> _Exercise description_
Nothing outside the range below should be printed. Output exactly the lines from the line with "[camera-trap image, curated labels]" to the line with "A: Rat (Rattus).", both included.

> _Information_
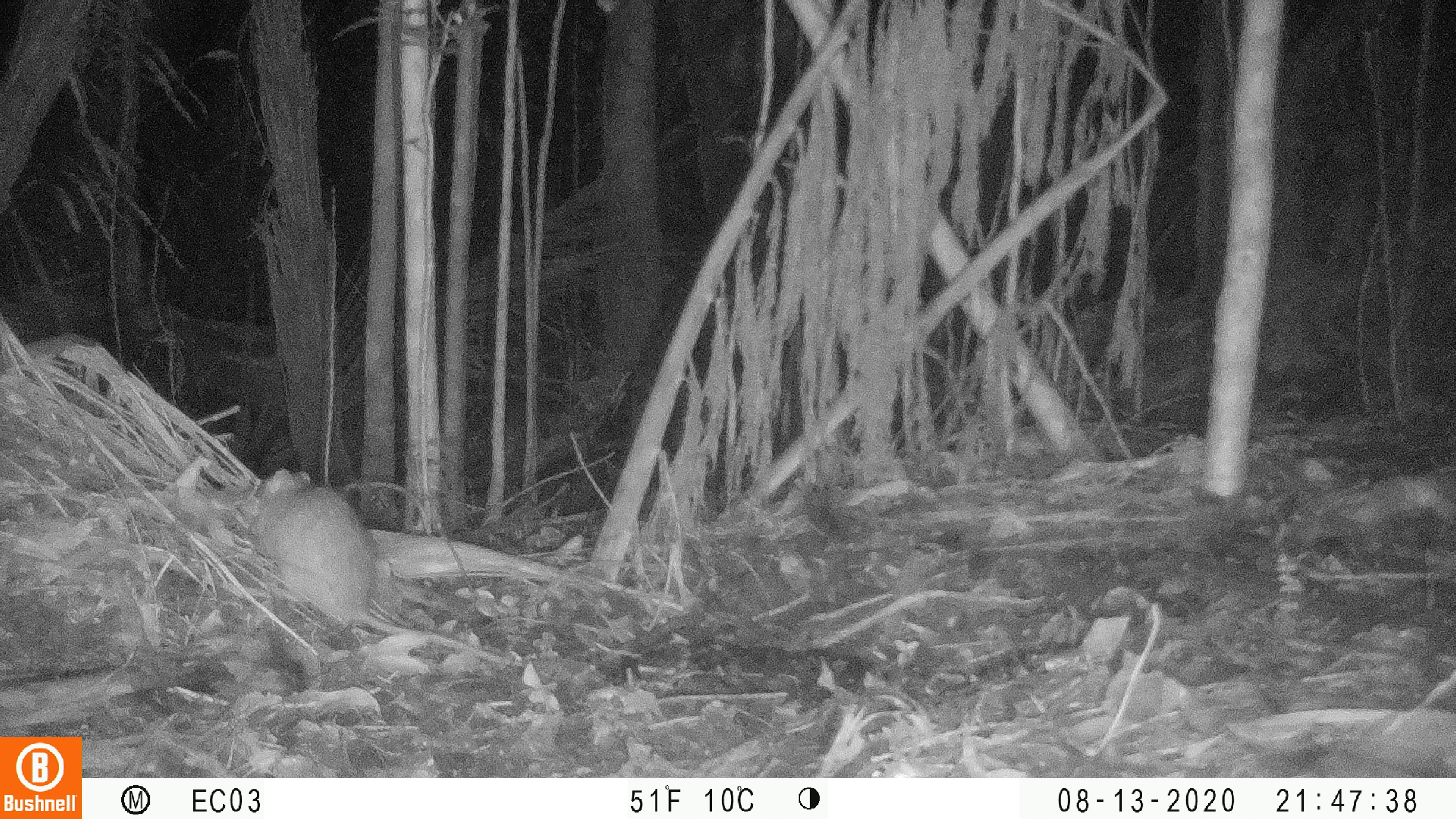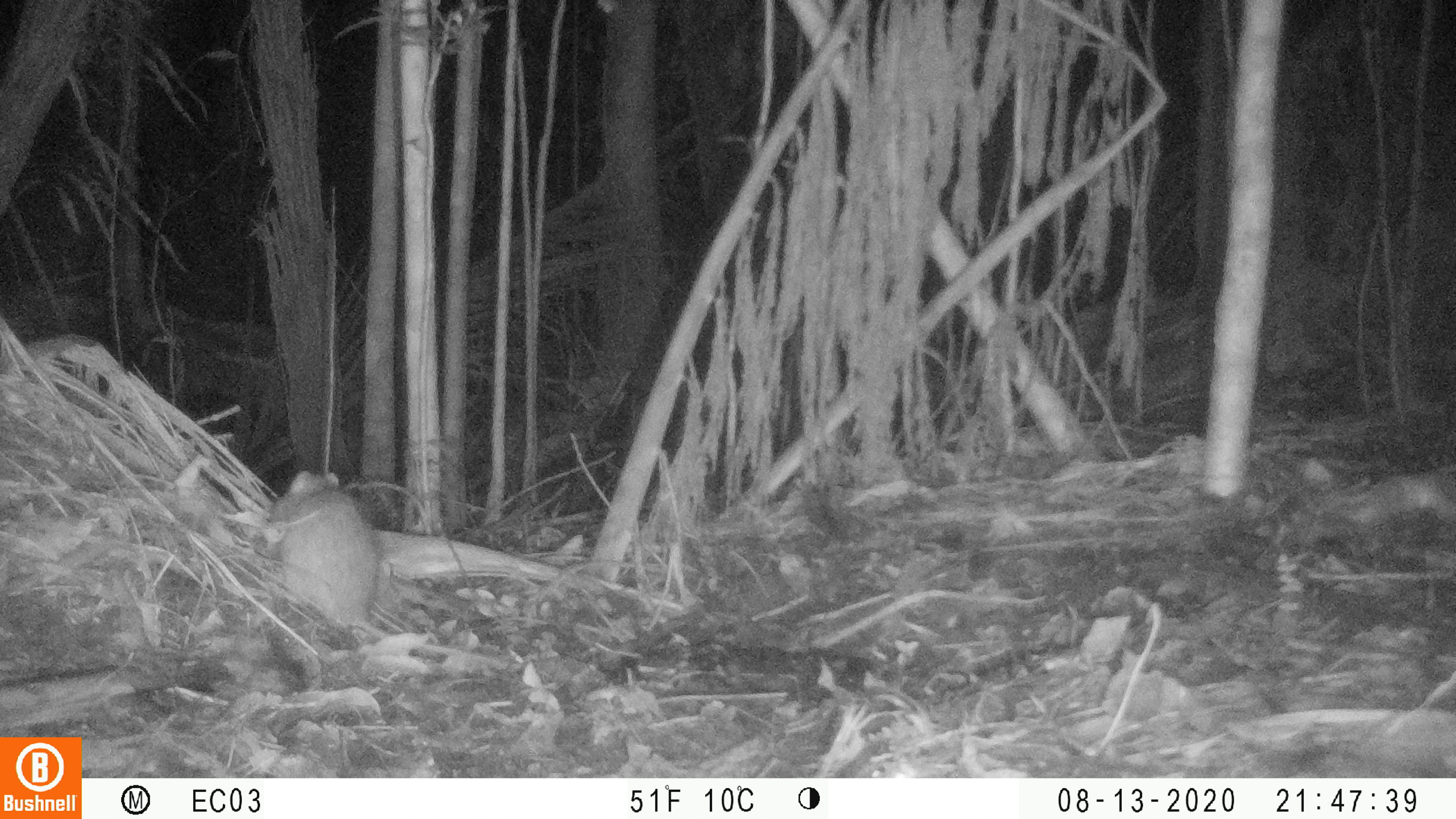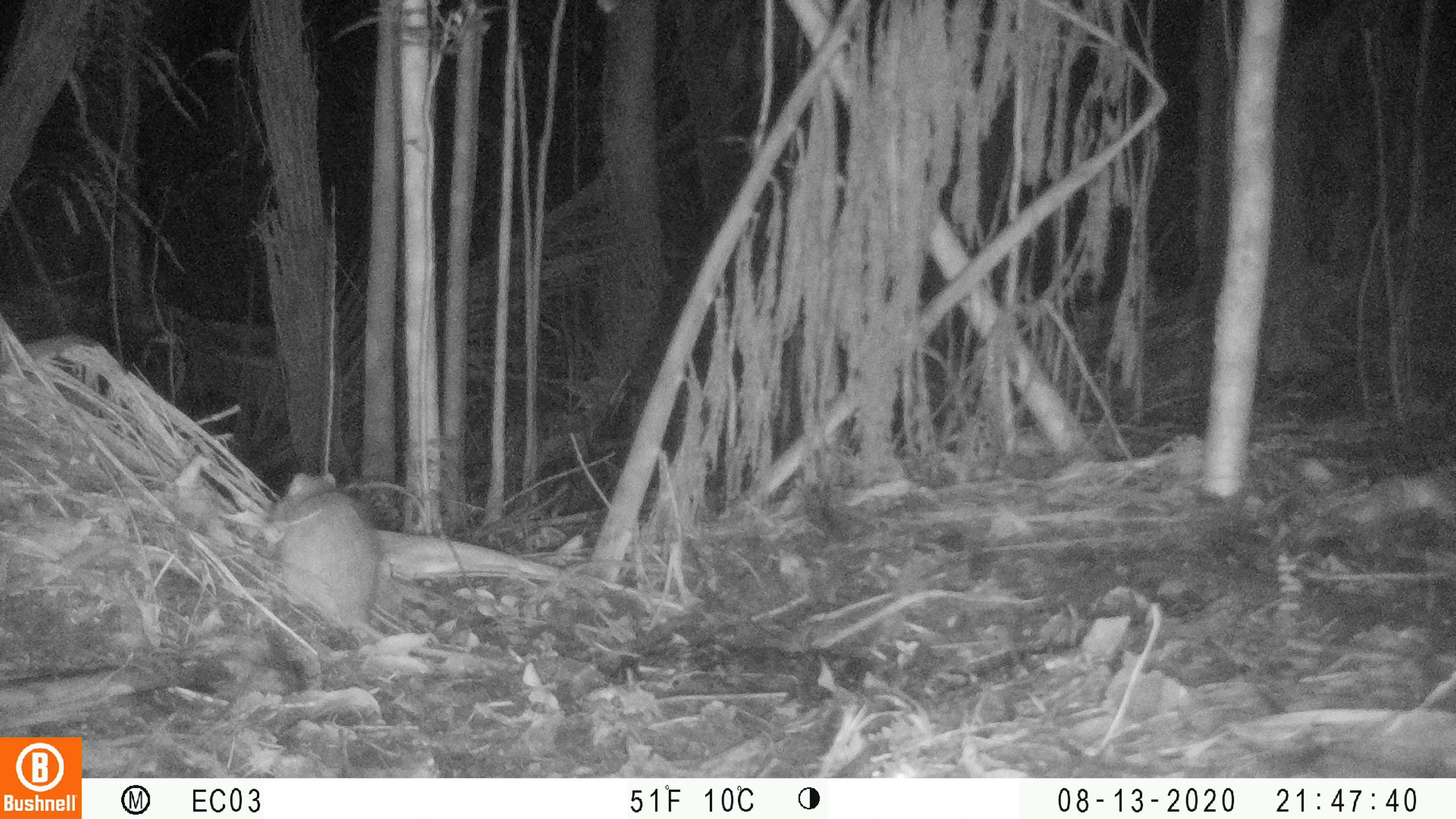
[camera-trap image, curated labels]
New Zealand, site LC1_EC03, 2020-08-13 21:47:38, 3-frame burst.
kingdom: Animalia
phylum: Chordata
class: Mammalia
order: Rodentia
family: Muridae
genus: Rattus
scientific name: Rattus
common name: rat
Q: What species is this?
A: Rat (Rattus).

* * *

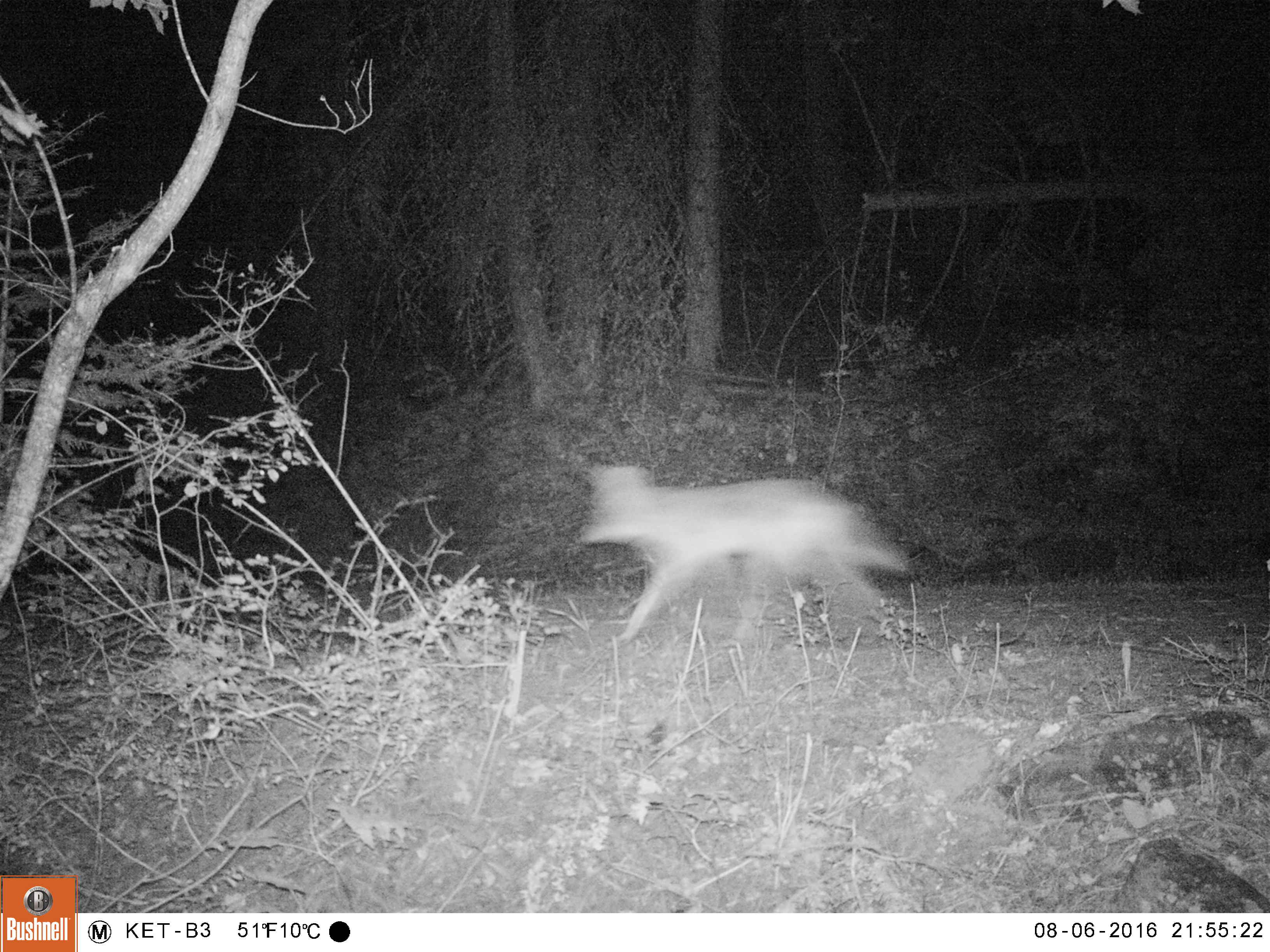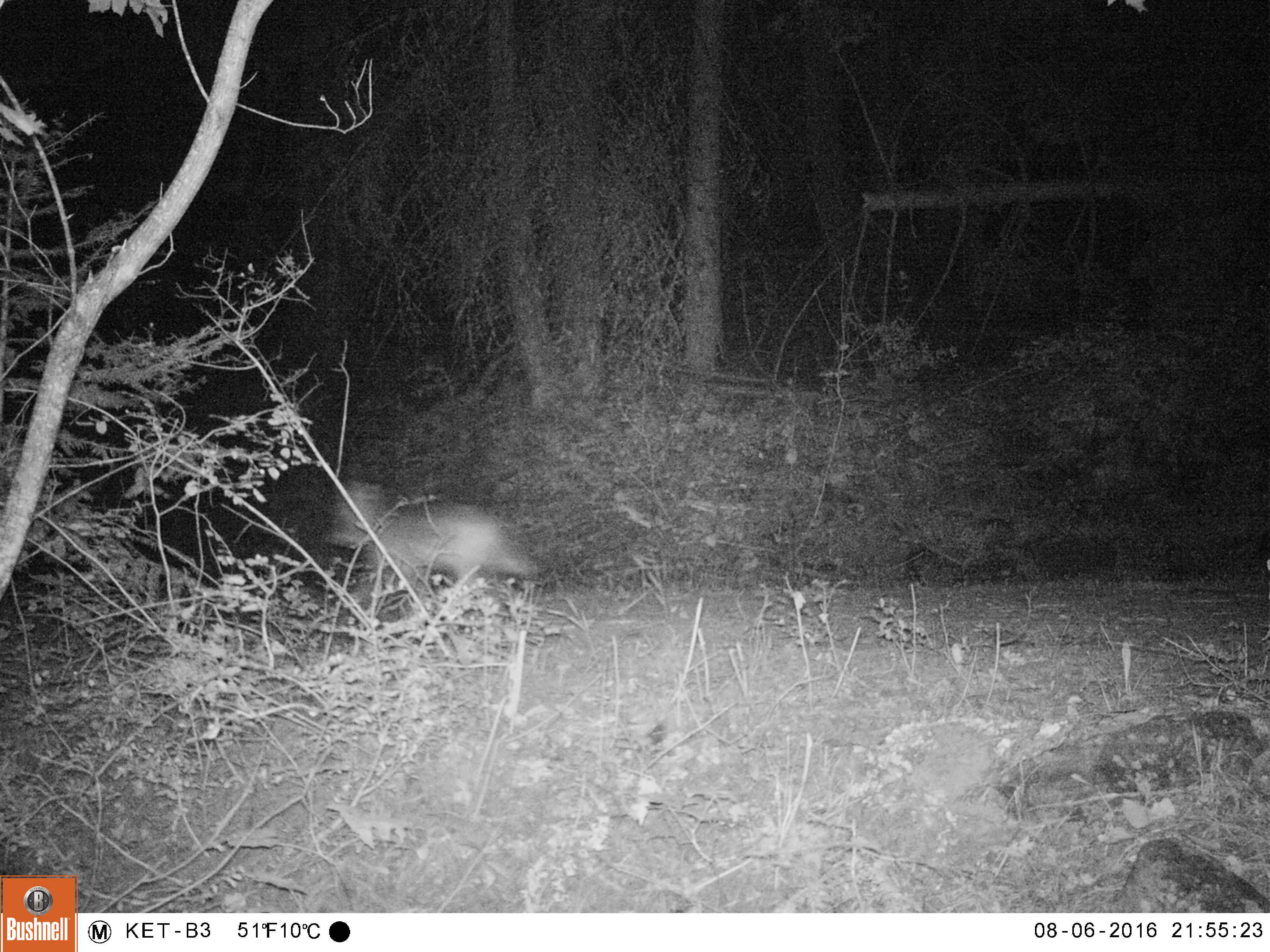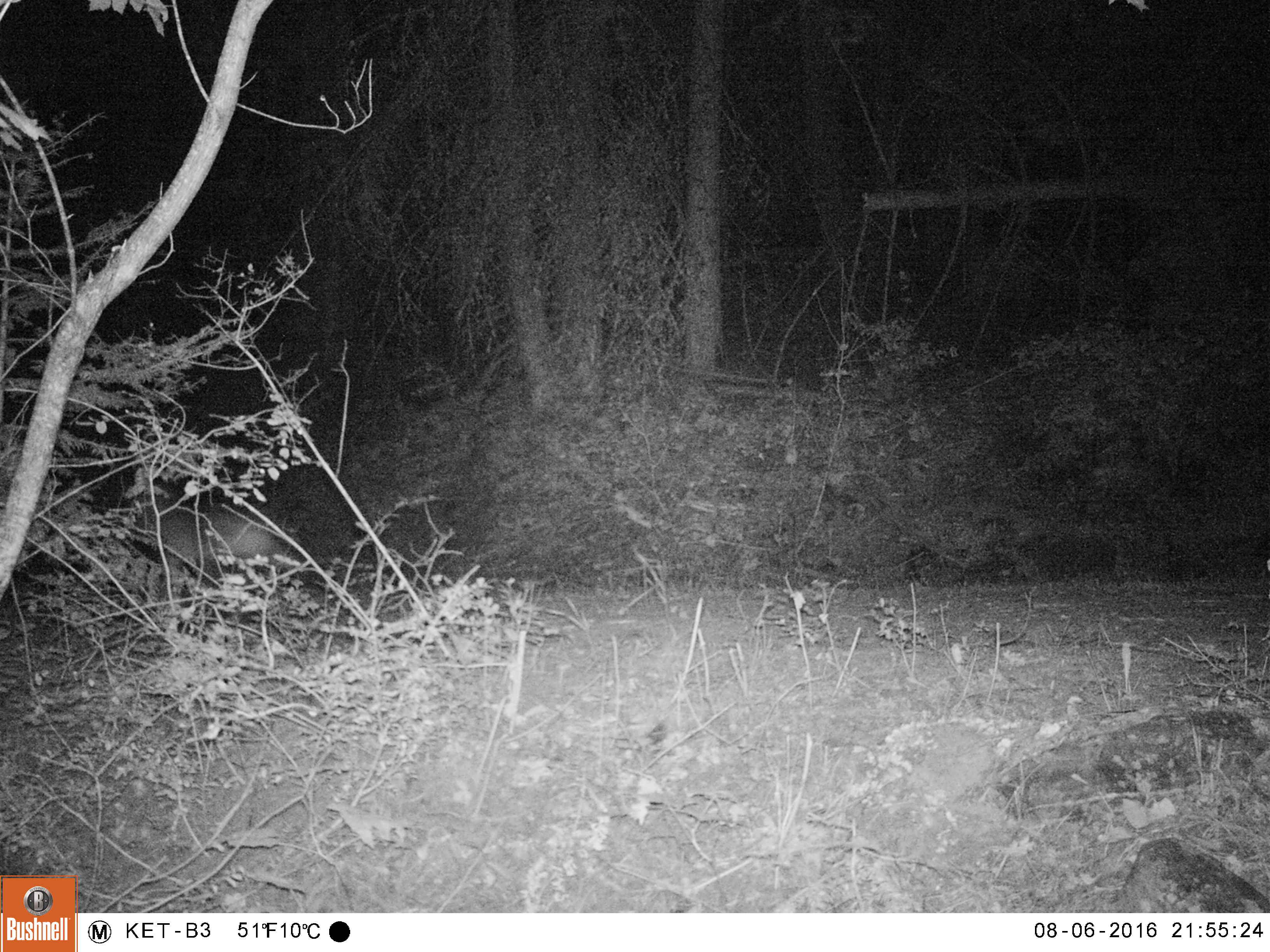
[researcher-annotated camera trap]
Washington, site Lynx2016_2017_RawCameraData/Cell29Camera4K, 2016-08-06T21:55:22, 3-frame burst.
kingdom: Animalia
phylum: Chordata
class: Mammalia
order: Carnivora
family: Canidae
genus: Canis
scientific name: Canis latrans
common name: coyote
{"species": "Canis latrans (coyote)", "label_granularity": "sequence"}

--

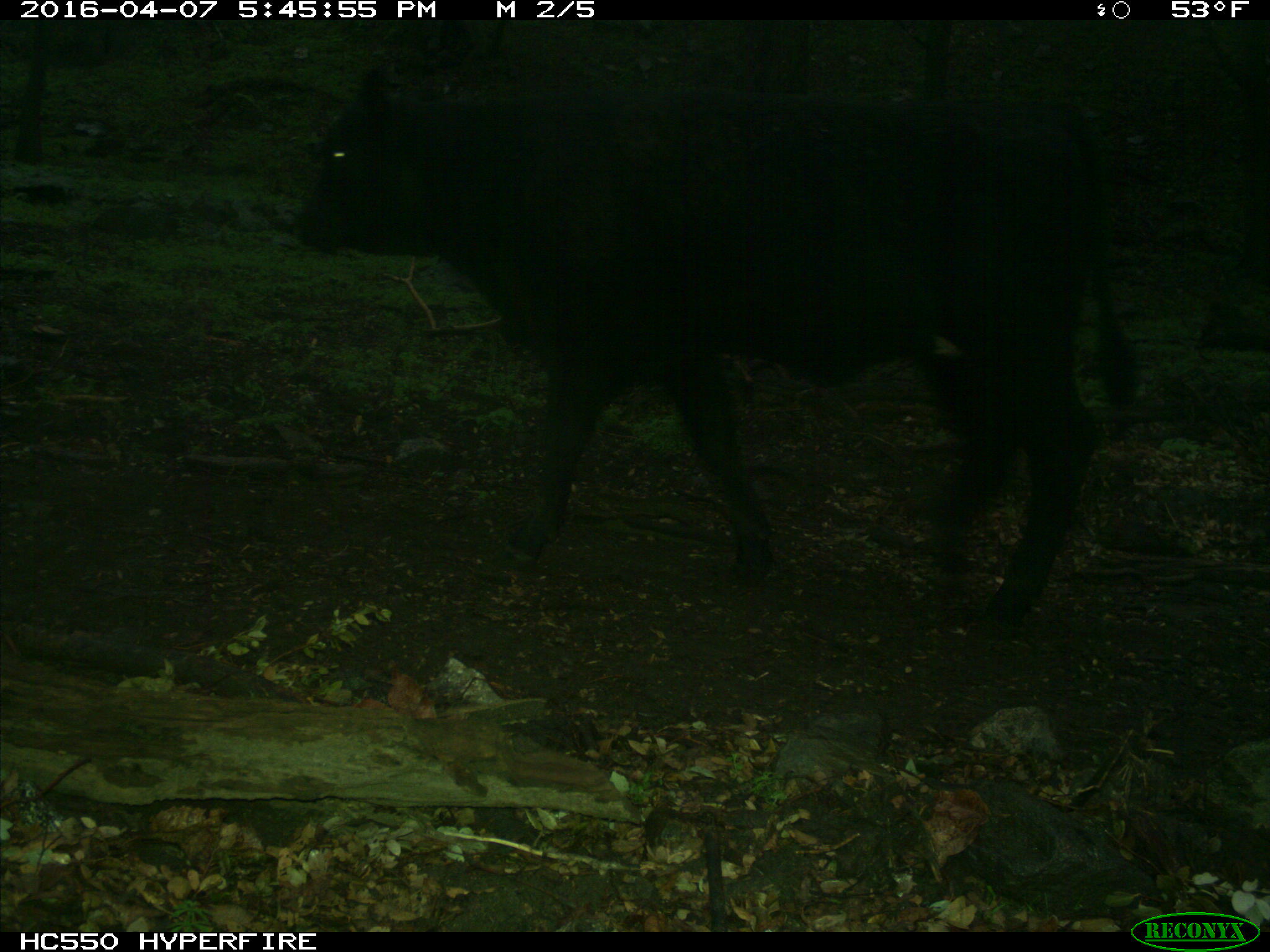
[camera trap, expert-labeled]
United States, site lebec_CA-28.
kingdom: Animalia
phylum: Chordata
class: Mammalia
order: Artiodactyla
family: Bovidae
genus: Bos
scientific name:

> _Expected answer_
[camera-trap image, curated labels]
New Zealand, site LC1_EC03, 2020-08-13 21:47:38, 3-frame burst.
kingdom: Animalia
phylum: Chordata
class: Mammalia
order: Rodentia
family: Muridae
genus: Rattus
scientific name: Rattus
common name: rat
Q: What species is this?
A: Rat (Rattus).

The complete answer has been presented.